Mayor Helma Orosz said she hoped thousands would join a human chain symbolically protecting the restored city center from neo-Nazis, after the city mounted an unsuccessful legal challenge to block the far-right march.

Police braced for up to 7,000 far-right supporters from Germany and other European countries but so far only 1,300 had arrived, police spokesman Thomas Geithner said.

“The most important task for us is to keep both blocks separated and not to allow them any contact,” Geithner said.

About 2,000 left-wing counter-demonstrators gathered a few hundred yards (meters) away, with many trying to block roads to prevent far-right supporters from reaching their assembly point.

Karolin Hanebuth, 20, came from Hannover in western Germany to counter the far-right protest.

“Fascism is not an opinion, it is a crime,” she told The Associated Press.

The far right is marginal in Germany and has no seats in the national parliament. However, Saxony, where Dresden is located, is one of two eastern German states where the far-right National Democratic Party has seats in the regional legislature.

Three successive waves of British and U.S. bombers on Feb. 13-14, 1945, set off firestorms and destroyed Dresden’s centuries-old baroque city center.

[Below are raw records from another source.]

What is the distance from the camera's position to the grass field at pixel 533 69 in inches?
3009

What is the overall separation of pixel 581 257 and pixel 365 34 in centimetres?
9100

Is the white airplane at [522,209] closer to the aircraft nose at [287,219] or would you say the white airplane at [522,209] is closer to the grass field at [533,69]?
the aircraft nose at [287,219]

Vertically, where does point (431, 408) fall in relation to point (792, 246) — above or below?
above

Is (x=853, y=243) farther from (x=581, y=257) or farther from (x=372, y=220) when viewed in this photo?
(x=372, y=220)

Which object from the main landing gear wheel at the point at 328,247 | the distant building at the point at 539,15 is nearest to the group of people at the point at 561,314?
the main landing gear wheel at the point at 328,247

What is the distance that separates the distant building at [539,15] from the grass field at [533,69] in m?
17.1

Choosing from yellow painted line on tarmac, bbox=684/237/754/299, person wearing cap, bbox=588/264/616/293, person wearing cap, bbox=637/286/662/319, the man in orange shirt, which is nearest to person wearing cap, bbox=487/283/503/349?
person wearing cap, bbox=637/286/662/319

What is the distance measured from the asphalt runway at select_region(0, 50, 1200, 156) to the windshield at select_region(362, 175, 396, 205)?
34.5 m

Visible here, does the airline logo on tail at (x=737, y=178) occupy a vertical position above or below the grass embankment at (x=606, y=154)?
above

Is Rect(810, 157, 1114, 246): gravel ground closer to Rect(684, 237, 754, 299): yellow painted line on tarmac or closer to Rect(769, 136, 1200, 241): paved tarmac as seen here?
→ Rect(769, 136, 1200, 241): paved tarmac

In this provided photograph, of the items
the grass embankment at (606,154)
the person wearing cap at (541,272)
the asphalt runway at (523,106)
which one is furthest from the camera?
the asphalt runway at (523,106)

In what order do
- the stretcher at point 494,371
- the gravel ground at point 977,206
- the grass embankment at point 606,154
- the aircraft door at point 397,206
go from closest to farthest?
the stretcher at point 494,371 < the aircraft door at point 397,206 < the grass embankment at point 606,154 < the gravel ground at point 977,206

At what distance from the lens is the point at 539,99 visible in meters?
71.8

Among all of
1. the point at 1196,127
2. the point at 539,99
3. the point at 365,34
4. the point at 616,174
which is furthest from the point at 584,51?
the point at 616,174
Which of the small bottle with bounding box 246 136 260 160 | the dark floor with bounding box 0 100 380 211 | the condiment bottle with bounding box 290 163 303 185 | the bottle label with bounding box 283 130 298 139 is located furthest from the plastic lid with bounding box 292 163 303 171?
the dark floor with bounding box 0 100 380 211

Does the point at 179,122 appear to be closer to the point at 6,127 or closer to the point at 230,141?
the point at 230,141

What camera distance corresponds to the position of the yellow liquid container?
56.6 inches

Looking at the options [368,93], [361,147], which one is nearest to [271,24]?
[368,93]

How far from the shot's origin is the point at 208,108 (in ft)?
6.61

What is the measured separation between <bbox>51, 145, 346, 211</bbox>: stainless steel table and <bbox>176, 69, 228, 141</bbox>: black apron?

The total number of people killed in the Dresden bombing has long been uncertain. In 2008, a panel commissioned by state officials found that the firebombing killed no more than 25,000 people — far fewer than scholars’ previous estimates that ran as high as 135,000.

Dresden has been rebuilt painstakingly over the years. Its landmark domed Frauenkirche, or Church of Our Lady — for decades no more than a mound of rubble — reopened in 2005.